I have to confess that Ash Wednesday has always amused me a little. When I was growing up there were feasts during the year, like the Feast of the Assumption that were holy days of obligation. Even though they were weekdays where we all went to school or work, we were expected to go to church. Attendance was always mixed at best, particularly if the holy day was Thursday and we needed to finish mass to make way for the weekly bingo. But Ash Wednesday, which has never been a holy day, was always packed. I used to work at a church that was near several office buildings; we had to have 2 midday masses: 11:15 and 1230 to accommodate all the people who wanted to go to mass for the lunch hour.
It was also the day we could find out who else was Catholic. The ashes that were placed in the sign of the cross on our foreheads were a giveaway, and I’ve always suspected that was one of the reasons for the large attendance. Once, in college, I went to mass on Ash Wednesday and then to dinner at McDonalds (did I mention I was in college and had no money?). There I ran into someone I knew well but didn’t know was Catholic. We shared filet o fish sandwiches and laughed over the fact that McDonalds didn’t understand why so many of us with smudges were ordering fish. It was kind of a fun bond. From that day we always knew that if we saw someone else with the “mark of a Catholic” we shared a common belief system.

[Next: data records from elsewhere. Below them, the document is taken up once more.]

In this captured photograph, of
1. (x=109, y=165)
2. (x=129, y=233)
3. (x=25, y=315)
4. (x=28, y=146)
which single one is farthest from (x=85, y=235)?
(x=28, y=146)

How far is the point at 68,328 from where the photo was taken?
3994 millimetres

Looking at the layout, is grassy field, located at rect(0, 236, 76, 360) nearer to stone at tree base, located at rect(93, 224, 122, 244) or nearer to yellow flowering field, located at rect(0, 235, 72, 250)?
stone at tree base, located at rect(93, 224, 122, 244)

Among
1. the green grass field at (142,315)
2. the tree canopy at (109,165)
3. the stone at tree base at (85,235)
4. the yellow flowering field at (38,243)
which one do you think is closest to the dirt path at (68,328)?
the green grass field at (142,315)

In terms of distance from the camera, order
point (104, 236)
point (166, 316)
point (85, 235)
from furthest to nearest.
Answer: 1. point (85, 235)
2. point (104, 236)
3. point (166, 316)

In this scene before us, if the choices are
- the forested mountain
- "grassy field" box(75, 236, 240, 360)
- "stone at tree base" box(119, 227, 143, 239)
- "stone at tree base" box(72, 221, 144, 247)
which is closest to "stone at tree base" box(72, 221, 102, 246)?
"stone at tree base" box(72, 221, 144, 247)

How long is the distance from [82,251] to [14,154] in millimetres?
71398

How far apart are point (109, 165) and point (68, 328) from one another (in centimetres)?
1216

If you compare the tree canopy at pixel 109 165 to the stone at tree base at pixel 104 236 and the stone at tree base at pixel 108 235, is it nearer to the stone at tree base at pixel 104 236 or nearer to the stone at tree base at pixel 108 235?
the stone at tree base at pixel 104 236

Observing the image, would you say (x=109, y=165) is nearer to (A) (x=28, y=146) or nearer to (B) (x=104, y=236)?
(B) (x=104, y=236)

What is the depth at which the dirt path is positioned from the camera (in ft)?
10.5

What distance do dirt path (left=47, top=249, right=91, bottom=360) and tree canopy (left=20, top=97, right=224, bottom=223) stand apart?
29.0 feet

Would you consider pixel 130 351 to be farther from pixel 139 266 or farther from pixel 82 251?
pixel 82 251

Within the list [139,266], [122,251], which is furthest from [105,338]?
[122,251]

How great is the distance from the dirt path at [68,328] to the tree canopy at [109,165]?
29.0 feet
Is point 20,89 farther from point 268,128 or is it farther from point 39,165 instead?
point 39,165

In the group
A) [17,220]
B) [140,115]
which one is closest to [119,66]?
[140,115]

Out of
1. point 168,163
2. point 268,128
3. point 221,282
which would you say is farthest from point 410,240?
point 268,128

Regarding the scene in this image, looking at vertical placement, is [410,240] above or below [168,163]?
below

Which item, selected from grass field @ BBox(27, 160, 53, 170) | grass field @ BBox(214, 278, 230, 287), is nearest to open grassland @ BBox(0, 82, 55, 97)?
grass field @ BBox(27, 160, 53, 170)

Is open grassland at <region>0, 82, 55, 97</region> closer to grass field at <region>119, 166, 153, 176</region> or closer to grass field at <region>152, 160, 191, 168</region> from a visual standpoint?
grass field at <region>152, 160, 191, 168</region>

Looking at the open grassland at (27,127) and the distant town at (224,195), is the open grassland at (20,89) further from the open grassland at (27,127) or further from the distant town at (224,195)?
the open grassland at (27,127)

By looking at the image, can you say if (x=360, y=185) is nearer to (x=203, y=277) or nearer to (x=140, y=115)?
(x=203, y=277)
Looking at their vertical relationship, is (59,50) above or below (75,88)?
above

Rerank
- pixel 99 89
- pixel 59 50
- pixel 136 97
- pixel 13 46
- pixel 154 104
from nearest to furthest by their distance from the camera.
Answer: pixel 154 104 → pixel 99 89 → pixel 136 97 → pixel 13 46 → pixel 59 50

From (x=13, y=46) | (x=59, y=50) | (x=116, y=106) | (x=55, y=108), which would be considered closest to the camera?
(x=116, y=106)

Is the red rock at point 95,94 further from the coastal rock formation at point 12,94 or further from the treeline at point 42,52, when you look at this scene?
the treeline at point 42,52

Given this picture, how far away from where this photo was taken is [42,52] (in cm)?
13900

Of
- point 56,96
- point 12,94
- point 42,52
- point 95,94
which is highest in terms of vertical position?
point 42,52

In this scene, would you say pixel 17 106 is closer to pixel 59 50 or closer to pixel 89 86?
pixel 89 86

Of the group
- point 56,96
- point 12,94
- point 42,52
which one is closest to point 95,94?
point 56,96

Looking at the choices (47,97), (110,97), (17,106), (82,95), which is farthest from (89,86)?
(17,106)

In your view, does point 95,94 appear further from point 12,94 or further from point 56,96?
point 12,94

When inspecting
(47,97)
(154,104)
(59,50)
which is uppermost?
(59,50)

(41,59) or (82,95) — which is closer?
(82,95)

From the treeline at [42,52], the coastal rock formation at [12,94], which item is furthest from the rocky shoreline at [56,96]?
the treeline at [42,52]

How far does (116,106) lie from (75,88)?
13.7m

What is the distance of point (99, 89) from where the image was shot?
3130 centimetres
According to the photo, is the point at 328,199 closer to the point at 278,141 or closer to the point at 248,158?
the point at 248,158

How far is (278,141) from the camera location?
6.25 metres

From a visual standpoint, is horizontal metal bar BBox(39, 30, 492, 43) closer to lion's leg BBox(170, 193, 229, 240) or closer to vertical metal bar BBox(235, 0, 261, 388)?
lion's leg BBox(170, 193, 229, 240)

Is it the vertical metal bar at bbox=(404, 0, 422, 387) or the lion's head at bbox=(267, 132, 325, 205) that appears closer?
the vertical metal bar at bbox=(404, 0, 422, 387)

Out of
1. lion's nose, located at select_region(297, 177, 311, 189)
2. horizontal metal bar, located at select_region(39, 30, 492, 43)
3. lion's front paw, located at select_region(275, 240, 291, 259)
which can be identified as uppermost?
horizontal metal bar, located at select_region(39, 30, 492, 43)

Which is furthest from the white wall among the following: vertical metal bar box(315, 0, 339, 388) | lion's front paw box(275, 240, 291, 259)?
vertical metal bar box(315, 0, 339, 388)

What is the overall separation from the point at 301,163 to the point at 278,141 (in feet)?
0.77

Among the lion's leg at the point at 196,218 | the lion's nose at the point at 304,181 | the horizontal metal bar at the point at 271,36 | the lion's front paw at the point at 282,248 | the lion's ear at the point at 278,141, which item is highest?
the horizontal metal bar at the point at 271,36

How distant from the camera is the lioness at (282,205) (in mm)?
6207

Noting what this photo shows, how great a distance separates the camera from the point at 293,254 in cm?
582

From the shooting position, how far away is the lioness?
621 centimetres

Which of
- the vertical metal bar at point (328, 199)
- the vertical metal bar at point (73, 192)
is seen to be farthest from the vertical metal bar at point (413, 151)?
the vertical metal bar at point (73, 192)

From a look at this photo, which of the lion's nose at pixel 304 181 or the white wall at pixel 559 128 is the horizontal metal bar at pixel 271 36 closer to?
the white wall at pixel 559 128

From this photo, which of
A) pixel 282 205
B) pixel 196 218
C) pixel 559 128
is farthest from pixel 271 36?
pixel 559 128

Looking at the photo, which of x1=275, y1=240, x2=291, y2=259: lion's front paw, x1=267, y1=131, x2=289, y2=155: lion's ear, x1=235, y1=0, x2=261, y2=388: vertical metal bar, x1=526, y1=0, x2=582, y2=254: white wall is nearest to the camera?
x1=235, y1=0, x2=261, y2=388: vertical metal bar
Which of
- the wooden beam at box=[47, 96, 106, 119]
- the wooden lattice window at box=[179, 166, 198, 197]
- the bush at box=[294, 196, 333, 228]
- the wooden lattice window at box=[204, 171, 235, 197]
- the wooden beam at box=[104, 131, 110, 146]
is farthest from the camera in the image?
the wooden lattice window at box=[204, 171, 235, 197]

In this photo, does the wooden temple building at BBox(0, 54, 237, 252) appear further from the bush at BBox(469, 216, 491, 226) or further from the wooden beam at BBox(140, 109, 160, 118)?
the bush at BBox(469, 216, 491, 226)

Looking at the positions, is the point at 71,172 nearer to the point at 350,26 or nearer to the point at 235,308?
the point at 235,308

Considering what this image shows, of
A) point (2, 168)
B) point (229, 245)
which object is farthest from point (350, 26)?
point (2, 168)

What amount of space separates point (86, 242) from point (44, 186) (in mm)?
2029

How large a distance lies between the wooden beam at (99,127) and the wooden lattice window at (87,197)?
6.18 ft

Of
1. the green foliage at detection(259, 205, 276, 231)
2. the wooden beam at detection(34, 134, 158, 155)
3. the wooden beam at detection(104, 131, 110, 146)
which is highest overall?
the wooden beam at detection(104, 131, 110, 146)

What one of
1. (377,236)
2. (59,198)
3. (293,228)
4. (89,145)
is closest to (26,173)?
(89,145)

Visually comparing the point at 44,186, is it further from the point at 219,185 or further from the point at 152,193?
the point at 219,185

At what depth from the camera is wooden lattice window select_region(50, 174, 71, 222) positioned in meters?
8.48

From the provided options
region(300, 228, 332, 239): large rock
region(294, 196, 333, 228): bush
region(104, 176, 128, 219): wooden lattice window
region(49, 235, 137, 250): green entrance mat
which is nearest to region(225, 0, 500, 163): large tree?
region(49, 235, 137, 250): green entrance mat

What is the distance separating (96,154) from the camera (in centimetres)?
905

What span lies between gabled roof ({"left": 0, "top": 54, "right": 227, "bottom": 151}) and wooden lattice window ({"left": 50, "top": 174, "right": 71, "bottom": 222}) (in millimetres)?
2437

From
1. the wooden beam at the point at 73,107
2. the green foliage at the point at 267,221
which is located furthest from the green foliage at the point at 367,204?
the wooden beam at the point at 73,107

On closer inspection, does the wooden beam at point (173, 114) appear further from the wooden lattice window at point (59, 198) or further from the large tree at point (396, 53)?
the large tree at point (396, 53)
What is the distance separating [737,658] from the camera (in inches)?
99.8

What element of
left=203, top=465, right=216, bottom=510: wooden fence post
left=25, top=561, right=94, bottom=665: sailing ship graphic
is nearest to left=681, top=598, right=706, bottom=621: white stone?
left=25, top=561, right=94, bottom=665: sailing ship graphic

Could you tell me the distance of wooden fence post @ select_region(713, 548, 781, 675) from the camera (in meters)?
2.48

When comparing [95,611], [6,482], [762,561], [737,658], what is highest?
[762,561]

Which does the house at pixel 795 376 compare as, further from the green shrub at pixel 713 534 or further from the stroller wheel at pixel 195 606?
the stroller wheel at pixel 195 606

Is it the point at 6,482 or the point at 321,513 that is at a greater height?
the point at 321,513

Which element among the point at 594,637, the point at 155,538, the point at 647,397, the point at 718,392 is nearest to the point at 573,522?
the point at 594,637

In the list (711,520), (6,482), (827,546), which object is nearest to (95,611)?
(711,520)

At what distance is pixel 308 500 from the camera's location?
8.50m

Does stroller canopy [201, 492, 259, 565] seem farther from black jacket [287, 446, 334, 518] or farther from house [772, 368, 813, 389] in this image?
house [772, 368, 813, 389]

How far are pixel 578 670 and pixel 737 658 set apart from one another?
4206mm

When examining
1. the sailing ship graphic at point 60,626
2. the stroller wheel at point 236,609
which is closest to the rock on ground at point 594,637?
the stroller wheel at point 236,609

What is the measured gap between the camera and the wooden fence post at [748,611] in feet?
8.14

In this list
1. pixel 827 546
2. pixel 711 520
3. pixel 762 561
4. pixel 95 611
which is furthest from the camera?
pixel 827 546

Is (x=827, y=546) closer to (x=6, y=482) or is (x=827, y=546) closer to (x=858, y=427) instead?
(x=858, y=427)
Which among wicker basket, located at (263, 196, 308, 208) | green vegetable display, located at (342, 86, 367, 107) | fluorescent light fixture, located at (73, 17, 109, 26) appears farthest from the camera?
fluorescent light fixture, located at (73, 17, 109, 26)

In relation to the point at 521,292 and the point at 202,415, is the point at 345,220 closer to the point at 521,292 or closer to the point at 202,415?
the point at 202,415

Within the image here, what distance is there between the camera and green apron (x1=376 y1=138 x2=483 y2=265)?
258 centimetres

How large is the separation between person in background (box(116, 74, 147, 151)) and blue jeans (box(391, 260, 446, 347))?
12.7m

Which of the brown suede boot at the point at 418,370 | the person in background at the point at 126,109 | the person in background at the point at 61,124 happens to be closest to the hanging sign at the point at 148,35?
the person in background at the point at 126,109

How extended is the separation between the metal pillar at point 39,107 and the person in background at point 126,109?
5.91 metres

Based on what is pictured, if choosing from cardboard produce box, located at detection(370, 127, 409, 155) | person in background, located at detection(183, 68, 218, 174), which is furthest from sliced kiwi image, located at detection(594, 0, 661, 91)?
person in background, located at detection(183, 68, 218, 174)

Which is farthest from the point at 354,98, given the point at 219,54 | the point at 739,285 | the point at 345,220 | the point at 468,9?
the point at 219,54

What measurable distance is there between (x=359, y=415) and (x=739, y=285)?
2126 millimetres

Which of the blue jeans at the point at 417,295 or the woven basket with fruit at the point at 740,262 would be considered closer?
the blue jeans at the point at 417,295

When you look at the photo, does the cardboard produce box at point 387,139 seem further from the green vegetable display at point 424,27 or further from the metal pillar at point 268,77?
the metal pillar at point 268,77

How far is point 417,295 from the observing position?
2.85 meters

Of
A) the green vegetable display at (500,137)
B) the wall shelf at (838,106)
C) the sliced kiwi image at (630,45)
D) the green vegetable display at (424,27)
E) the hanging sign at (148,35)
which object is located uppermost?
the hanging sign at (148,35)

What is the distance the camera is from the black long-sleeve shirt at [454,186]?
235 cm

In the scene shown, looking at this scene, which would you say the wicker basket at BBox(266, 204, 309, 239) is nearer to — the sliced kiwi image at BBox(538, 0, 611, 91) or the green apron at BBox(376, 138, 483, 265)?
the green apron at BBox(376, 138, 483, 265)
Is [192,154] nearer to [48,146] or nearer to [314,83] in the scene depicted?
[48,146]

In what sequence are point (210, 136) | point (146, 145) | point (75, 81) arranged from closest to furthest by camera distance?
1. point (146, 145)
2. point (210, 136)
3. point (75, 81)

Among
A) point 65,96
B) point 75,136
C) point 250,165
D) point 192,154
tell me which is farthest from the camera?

That public display was nice, but does that negate the Gospel where Jesus says to do these things anonymously? If I’m doing this to show others what I believe in the hope that they will respect me, what does that do for my spiritual health? How does that draw me closer to God?
That, perhaps, is the hardest part of these two readings. Joel tells us to “proclaim a solemn assembly” while Matthew tells us to go quietly to our room and not make much noise. In an ironic twist, it is perhaps a mark of the success of Jesus’ teachings that this is even an issue. Jesus’ teachings that we should be humble and make sure that God alone knows of our piety is not a universal value. In the pagan world it was (and in some places still is) a value to draw attention to ourselves. They puff themselves up and exaggerate their importance because their reputation among their peers (or underlings) is of grave importance.
This isn’t true just among ancient pagans: look at pop culture to see how many hopefuls crave the admiration of others and look to those groups for their own sense of worth. If we take this Gospel seriously we should hope for the respect of our peers over the adulation of strangers. And the fact that we can be concerned over how our humility and desire for repentance appears is a mark that we are on the right path.
Now I’d be remiss if I didn’t also speak of Ash Wednesday as the beginning of the Season of Lent. Many of us remember being asked as children (and being evaluated on our answer) what we were “giving up for Lent.” Invariably we were asked to give up something we liked and this lack would bring us closer to God. Over the years I’ve done by share of this; giving up everything from candy to soda to alcohol. But I also think we can look beyond giving up something we enjoy. If the purpose of Lent is to help us renew our relationship with God and not be distracted by worldly things, can we do something else? I’ve heard some suggestions that intrigue me. Years ago I read about someone who was committed to picking up a piece of trash every day. He reasoned that while it wouldn’t make much difference in the gross tonnage of trash in the world, it would make him more aware of the world around him. I also spoke with someone who pledged not to look away when he saw people holding signs and asking for money on traffic islands. He told me he wasn’t always able to help everyone but the least he could do is acknowledge the holiness of the other person.
But however we commemorate Ash Wednesday and Lent, let us remind ourselves that we are committed to a sense of constant renewal to ourselves, each other, and God. Hopefully when we celebrate Easter next month we can look back on this time with appropriate humility.